Unfortunately the warm spell was short-lived, and the next day winter came back with a vengeance. But the atmosphere for the workshop was warmed by the good cheer and enthusiasm of the 62 teachers who came to take part in the day’s activities. The program this year focused on fluency vs. accuracy, a new concept to most of the teachers who tend to stick to the tried-and-true rote learning methods of days of yore. I think everybody came away with a new understanding of how a mix of types of activities can liven up their classes and make learning more fun. We also tried out some TPR (Total Physical Response) games that soon had everyone laughing and moving around the large room. Each primary school in the project cluster received a copy of Graham Workman’s book, “TPR for Primary English”, which he kindly donated for the event.
We were incredibly busy during the rest of our stay, meeting with the school Heads, touring all of the schools to admire newly painted blackboards and walls, and brainstorming ideas for the project next year. We also took a look at the proposed site of a girls’ dormitory we are hoping to build at Silobi Secondary School. As we stood in the sun (but shivered in a freezing wind), we were taken aback to spot a Cape Cobra slithering through the brush just in front of our feet! We were assured that once the building started the snake population would move elsewhere!

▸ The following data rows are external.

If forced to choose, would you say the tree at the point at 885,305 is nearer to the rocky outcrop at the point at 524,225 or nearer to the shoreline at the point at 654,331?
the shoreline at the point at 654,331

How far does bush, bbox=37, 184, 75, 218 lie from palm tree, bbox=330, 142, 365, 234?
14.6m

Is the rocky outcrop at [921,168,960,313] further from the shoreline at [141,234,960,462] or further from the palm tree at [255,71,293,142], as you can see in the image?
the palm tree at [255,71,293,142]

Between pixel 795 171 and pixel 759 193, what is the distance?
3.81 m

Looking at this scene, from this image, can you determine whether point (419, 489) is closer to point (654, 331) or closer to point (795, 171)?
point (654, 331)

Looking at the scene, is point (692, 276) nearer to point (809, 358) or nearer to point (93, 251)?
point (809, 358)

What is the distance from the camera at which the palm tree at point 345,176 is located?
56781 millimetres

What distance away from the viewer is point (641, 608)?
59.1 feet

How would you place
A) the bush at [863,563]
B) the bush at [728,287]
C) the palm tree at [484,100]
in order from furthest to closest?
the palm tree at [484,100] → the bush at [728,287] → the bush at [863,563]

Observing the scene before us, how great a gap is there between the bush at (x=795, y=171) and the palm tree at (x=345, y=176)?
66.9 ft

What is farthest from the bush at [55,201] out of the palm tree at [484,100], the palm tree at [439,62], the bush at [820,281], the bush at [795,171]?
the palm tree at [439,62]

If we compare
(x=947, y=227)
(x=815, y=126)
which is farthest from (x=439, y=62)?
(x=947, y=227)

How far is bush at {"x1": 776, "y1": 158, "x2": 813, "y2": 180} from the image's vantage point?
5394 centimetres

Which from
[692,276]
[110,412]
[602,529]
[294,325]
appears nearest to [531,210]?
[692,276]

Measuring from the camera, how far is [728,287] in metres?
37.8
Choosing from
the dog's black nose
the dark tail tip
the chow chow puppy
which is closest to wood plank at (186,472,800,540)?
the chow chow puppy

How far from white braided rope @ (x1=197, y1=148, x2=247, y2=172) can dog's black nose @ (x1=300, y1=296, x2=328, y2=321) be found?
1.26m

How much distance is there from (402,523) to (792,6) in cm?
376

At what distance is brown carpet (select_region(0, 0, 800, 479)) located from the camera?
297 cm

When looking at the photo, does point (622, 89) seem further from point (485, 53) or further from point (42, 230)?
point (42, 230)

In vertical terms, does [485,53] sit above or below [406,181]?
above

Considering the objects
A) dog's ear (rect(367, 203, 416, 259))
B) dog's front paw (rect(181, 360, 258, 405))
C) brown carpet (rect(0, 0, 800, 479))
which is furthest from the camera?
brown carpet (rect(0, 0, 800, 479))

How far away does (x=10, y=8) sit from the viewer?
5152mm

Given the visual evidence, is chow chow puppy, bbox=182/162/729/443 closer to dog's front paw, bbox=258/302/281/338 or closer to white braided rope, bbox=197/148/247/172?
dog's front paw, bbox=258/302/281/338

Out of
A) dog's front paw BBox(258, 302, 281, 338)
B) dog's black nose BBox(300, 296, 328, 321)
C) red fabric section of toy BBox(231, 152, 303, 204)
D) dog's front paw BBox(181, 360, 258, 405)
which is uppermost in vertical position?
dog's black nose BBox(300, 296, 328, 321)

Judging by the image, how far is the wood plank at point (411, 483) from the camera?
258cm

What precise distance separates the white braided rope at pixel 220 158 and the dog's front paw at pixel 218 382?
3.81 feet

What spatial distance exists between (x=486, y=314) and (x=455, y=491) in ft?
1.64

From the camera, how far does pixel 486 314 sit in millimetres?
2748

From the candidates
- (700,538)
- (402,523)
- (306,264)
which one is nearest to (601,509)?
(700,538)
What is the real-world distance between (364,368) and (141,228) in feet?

Everyone is tremendously excited about the new ETAS initiative, “send-a-girl-to-secondary-school”. The Heads of the 6 primary schools have already started working on details about how the girls will be chosen. We hope to be able to collect enough funds to send 10 girls starting in 2012. At a cost of US$600.00 per girl per year, that means we need a total of US$18,000.00 (each girl must be assured of 3 years). At the time of writing, we’ve collected US$13,000.00. This amount includes a record-breaking raffle intake at the SIG Day in Zug, so we still have a way to go to reach our goal. Please contact me if you are interested in helping.
A fascinating book I’ve been reading, “Half the Sky: turning oppression into opportunity for women worldwide”, by Nicholas Kristof and Sheryl WuDunn, is about fighting poverty in developing countries. The title refers to a Chinese proverb: “Women hold up half the sky”. The book has this to say about girls’ education: “One study after another has shown that educating girls is one of the most effective ways to fight poverty.” We can’t do anything about Mugabe and his cronies’ plundering of the country’s resources, but we can make sure that at least 10 girls have the chance to escape the cycle of poverty that will be their fate without further education.
I hope you will join us in giving ten girls a chance to hold up half the sky.